Excerpt provided:
^^^^^^^^
After Walker Percy’s death, many of our customers expressed their sympathy for our loss. We really appreciated that, and we want to thank them. Many also voiced their own great sorrow. Some of the people who were most saddened did not even know him personally, but they had read his books and felt, and we understand why, that he knew them.

As a writer, his greatest gift was getting right to the heart of the matter, putting his finger right on the crucial spot. The dry humor with which he did this made his books startlingly funny, while at the same time, breathtakingly important. With regard to his faith in God and Catholicism, it was his intelligent soft-handedness that won him respect from non-believers as well as believers.

We have lost a great friend, and we remember him gratefully.

We are thrilled that Maple Street is coming to St. Francisville for the Weekend to sell Percy titles, and maybe a few others. I saw their collection of Walker Percy postcards — you won’t be able to find these anywhere else. They also showed me a copy of a book the shop printed — and it’s autographed by both Walker Percy and Eudora Welty. They’ll have it and some others for sale here in town too, so if you’re coming to the festival, bring your money. They’re great people, and you’ll be pleased to meet them and ask them about Percy. They gave me that bumper sticker above for my car.
^^^^^^^^
Task set:
• 1. Decide whether each statement agrees with the remembrance of Walker Percy, answering yes or no and quoting the words that settle it: (a) Some of the people saddened by his death had never known him personally. (b) The book the shop printed is autographed by Walker Percy alone. (c) His handling of faith earned him respect only from believers.
• 2. Carry on the remembrance of Walker Percy from the point where it ends.

(Stored items from a collection)
^^^^^^^^
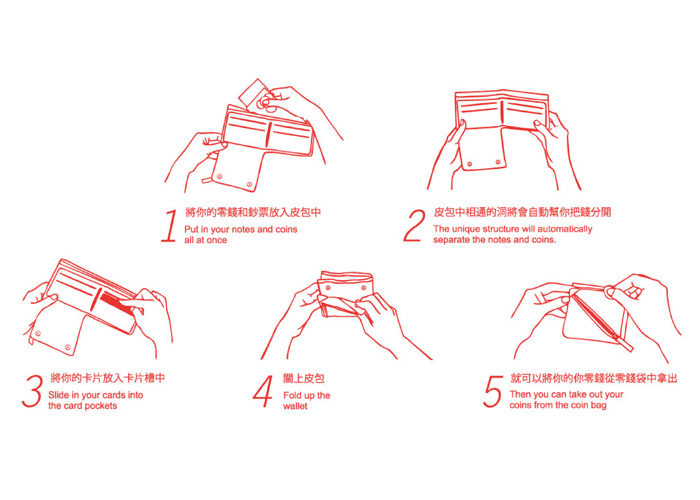 1 將你的零錢和鈔票放入皮包中
Put in your notes and coins all at once

2 皮包中相通的洞將會自動幫你把錢分開
The unique structure will automatically separate the notes and coins.

3 將你的卡片放入卡片槽中
Slide in your cards into the card pockets

4 關上皮包
Fold up the wallet

5 就可以將你的你零錢從零錢袋中拿出
Then you can take out your coins from the coin bag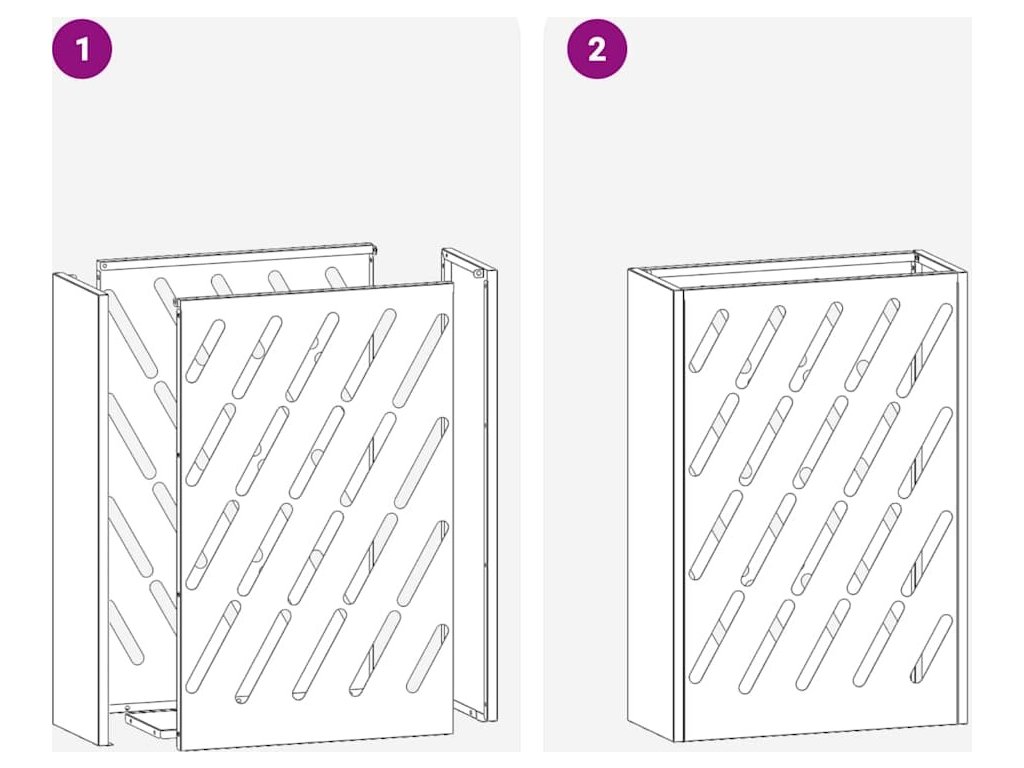 1

2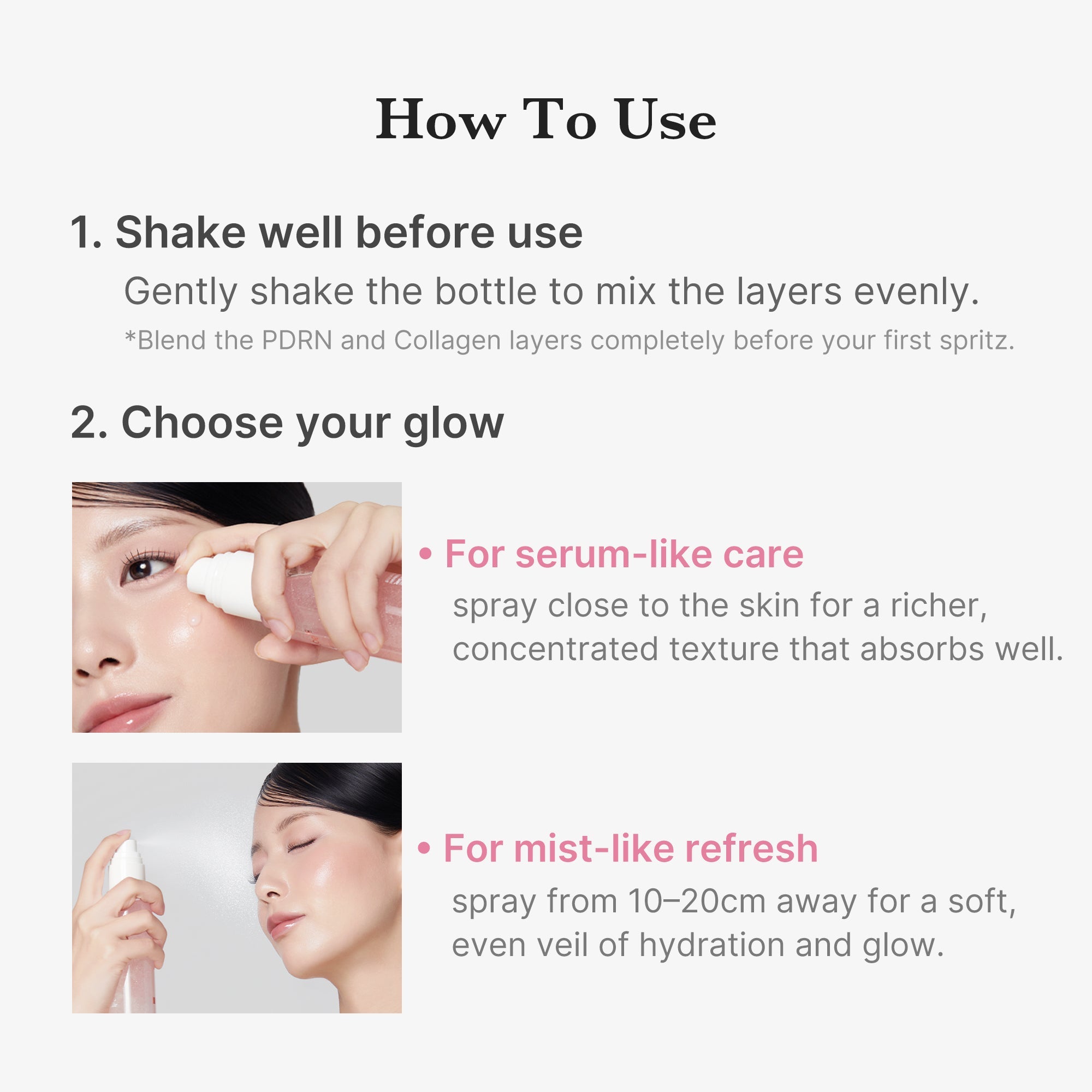 How To Use

1. Shake well before use

Gently shake the bottle to mix the layers evenly.

*Blend the PDRN and Collagen layers completely before your first spritz.

2. Choose your glow

• For serum-like care

spray close to the skin for a richer, concentrated texture that absorbs well.

• For mist-like refresh

spray from 10–20cm away for a soft, even veil of hydration and glow.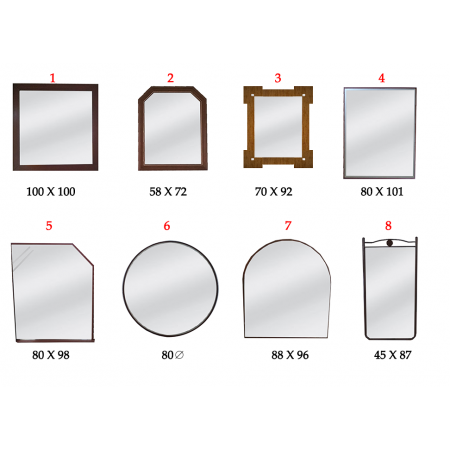 1

100 X 100

2

58 X 72

3

70 X 92

4

80 X 101

5

80 X 98

6

80∅

7

88 X 96

8

45 X 87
^^^^^^^^
Answers for each item:
• 1.
(a) Yes: "Some of the people who were most saddened did not even know him personally"
(b) No: "it’s autographed by both Walker Percy and Eudora Welty"
(c) No: "won him respect from non-believers as well as believers"

• 2.
By the way, we’re fast coming up on last call for Walker Percy Weekend tickets. Our planning committee is having a final pre-festival meeting on Thursday, and we’re going to have to decide when to cut off ticket sales for the crawfish boil (Friday) and the cochon de lait (Saturday) — this, so we can make sure we have enough food and table settings for everyone. If you are planning to come, please do not put off buying your tickets any longer. It will not be possible to come on the day of the festival and come to the dinners. The panel discussions will be free and open to the public, but those who have reserved seats will of course be given seats first. Here’s the link to buy tickets online.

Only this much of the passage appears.